▶ [DATASET CONTENT]:
------------------------------------------------
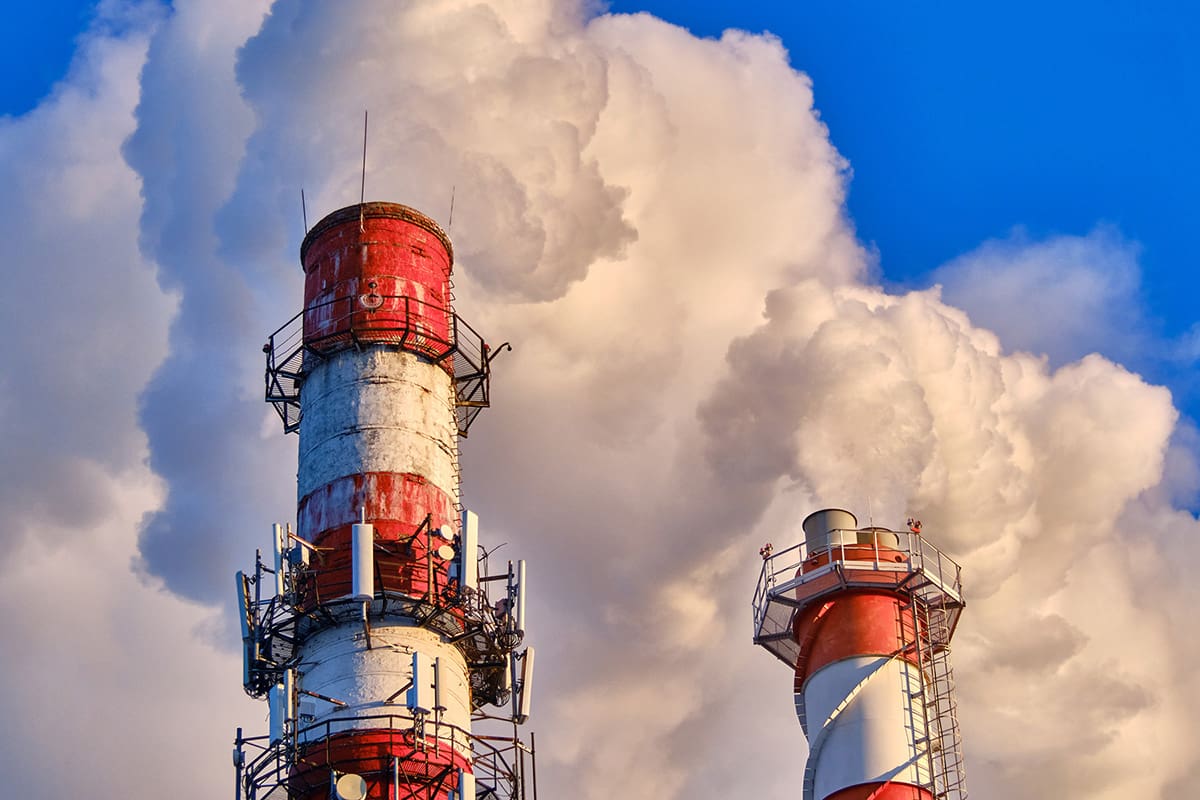 Two smokestacks close-up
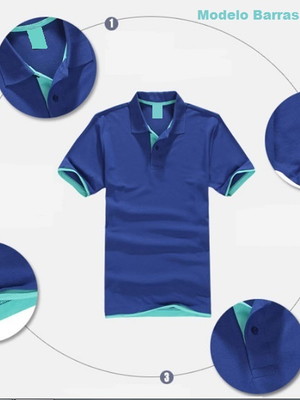 Kit com 3 camisas polo barras duplas, bordadas no peito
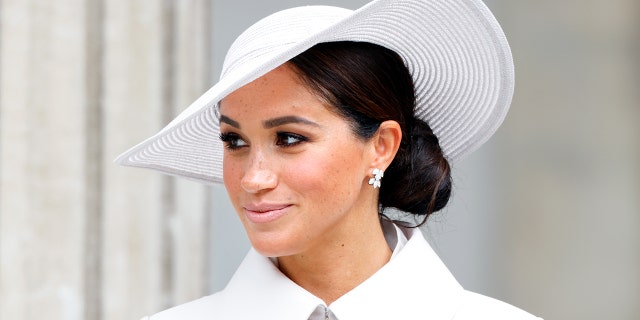 Meghan, Duchess of Sussex, attends a national service of thanksgiving to celebrate the Platinum Jubilee of Queen Elizabeth II at St Paul's Cathedral June 3, 2022, in London.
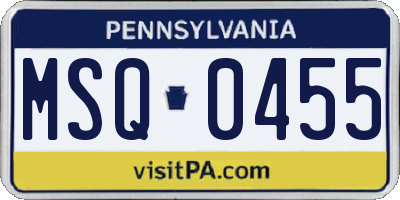PA license plate MSQ0455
------------------------------------------------
▶ [AIM OF THE EXERCISE]:
Word for word, restate each line above, minus its pictures.

▶ [COMPLETED TASK]:
 Two smokestacks close-up
 Kit com 3 camisas polo barras duplas, bordadas no peito
 Meghan, Duchess of Sussex, attends a national service of thanksgiving to celebrate the Platinum Jubilee of Queen Elizabeth II at St Paul's Cathedral June 3, 2022, in London.
PA license plate MSQ0455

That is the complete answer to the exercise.